> **Given exercise**:
Locate each line in the items below that contains the word "farther", matching case exactly, and copy those lines.

> **Raw records**:
· · ·

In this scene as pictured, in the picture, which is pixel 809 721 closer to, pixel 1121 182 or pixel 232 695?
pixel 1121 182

· · ·

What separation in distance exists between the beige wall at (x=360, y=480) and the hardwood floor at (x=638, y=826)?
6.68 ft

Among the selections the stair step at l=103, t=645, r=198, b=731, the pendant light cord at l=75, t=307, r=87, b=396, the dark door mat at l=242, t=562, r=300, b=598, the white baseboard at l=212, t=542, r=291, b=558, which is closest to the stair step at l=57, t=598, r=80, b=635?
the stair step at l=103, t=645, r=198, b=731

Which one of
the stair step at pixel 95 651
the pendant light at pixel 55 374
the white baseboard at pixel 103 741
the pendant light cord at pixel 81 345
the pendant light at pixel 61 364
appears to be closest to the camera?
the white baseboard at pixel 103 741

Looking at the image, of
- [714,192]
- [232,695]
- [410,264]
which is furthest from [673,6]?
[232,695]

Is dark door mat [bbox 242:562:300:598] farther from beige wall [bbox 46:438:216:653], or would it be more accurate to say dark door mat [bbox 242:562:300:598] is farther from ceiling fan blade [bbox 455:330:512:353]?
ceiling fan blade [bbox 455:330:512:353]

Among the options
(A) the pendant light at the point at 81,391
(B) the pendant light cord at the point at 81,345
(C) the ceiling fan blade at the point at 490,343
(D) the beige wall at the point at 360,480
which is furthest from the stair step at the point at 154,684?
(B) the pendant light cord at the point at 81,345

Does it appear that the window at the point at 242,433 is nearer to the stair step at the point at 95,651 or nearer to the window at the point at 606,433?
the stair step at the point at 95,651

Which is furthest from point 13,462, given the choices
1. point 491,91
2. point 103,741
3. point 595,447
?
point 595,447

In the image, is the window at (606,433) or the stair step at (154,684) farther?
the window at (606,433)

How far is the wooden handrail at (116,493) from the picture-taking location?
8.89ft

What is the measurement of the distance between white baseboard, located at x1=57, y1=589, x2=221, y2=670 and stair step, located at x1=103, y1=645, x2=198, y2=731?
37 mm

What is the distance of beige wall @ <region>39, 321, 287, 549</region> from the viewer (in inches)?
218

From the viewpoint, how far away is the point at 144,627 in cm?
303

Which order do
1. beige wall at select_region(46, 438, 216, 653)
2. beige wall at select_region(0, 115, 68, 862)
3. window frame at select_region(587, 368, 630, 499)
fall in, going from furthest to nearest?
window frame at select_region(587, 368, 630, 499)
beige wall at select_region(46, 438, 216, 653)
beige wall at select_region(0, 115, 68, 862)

· · ·

> **Exercise response**:
Is dark door mat [bbox 242:562:300:598] farther from beige wall [bbox 46:438:216:653], or would it be more accurate to say dark door mat [bbox 242:562:300:598] is farther from ceiling fan blade [bbox 455:330:512:353]?
In the image, is the window at (606,433) or the stair step at (154,684) farther?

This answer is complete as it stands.